In an email and speaking as the plaintiff, not on behalf of the city of Pflugerville, Rogers said he is disappointed by the court's ruling, but respects the court's authority and will be reviewing legal options with attorneys to decide the next step.
Rogers said it is important to note the ruling was procedural. The central legal question—whether one municipal government has the power to annex another municipal government—was passed over, he said.
"Arkansas can't take over Texas, and ESD 17 can't take over Pflugerville. It's more than a little ridiculous that they're trying," Rogers said in the email. "It's irresponsible and a waste of taxpayer money. But wasting taxpayer dollars is old hat at the ESD. They don't care because it's not their money—it's your money, and the ESD will burn it if they want to."
The creation of ESD 17 has been a contentious subject among Pflugerville officials for several months.
On May 1, residents in parts of Austin and unincorporated Travis County voted to add an overlay, or additional, district called ESD 17 within the ESD 2 boundaries. This decision means ESD 17 will provide first-response emergency medical services (EMS) and advanced life support (ALS) in the parts of Austin and unincorporated Travis County within the ESD 2 area.
Ahead of the May 1 election, Pflugerville City Council decided to not include the ESD 17 proposition on the city’s ballot.

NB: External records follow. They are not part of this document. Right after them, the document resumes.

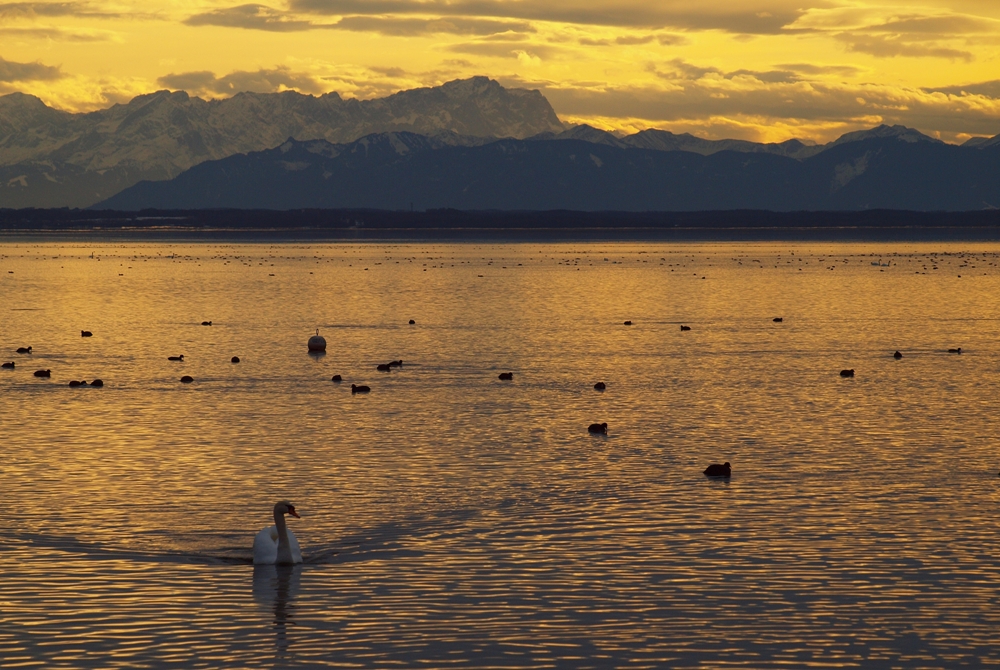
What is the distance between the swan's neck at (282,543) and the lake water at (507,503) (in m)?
0.33

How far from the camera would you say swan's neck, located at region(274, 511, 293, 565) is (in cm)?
2281

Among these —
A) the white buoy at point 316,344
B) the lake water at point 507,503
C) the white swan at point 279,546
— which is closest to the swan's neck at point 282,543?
the white swan at point 279,546

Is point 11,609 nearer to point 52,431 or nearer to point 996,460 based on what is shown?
point 52,431

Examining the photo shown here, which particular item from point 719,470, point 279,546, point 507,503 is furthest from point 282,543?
point 719,470

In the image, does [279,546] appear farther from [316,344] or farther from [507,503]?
[316,344]

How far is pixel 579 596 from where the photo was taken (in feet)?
68.7

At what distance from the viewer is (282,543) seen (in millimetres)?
22906

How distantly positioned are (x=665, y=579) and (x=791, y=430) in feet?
50.8

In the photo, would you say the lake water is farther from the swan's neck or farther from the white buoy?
the white buoy

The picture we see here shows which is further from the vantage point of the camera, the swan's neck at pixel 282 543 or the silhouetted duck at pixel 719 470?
the silhouetted duck at pixel 719 470

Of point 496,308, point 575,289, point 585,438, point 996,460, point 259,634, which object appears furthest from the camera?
point 575,289

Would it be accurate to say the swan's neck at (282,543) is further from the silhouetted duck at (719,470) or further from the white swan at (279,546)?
the silhouetted duck at (719,470)

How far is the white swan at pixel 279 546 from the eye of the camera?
2283 centimetres

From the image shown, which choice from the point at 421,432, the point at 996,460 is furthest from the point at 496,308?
the point at 996,460
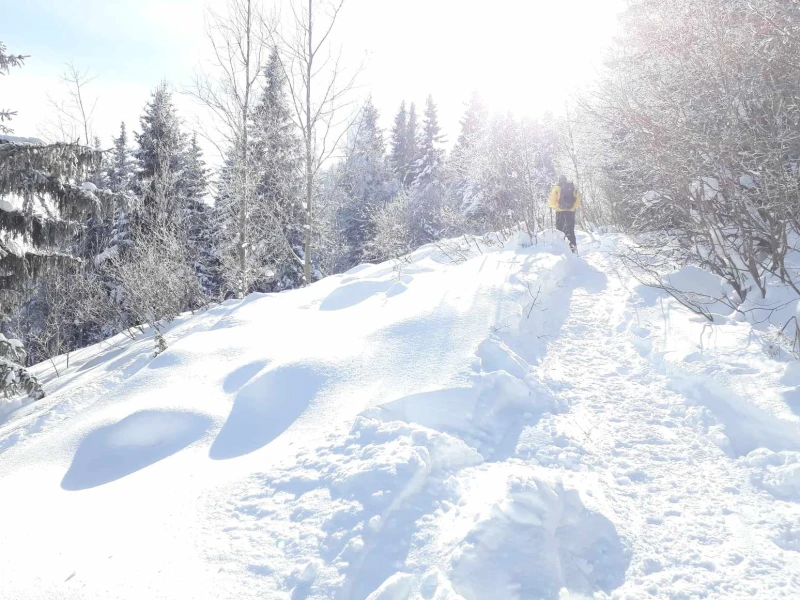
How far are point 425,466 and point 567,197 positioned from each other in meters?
7.89

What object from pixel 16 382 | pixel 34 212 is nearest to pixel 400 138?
pixel 34 212

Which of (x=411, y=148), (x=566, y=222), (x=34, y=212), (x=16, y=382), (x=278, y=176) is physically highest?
(x=411, y=148)

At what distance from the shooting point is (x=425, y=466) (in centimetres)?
271

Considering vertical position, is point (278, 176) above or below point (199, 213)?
below

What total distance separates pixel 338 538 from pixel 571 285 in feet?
17.5

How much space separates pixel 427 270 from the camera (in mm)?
7238

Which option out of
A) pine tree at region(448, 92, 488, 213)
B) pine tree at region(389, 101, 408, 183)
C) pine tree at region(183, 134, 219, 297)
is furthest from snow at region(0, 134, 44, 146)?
pine tree at region(389, 101, 408, 183)

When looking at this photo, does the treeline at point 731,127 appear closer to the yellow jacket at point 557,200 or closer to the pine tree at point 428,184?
the yellow jacket at point 557,200

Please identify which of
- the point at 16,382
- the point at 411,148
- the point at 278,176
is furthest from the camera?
the point at 411,148

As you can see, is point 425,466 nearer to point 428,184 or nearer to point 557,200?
point 557,200

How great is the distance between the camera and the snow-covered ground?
7.18ft

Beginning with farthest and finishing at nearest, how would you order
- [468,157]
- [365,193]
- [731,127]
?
[365,193]
[468,157]
[731,127]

Due to funding issues, ESD 2 stated it will no longer be able to provide EMS and ALS along with fire and rescue services after Sept. 30. However, the district recently extended that date to Dec. 31, 2021.
Following the Sept. 17 decision from the court, voters within Pflugerville and its extraterritorial jurisdiction now know for sure they will be voting on whether they want to be included in ESD 17’s service area, along with the added property taxes that come with it.
On Sept. 14, the ESD 17 board of commissioners adopted a $0.045 tax rate, meaning property owners within its boundaries will pay an extra $135 annually per $300,000 of valuation.
"We are pleased with the outcome of the case and continue to believe the voters should have the opportunity to decide for themselves the level of EMS service they prefer," said MIke Howe, president of the ESD 17 board of commissioners. "We look forward to the opportunity to continue productive discussions with the city."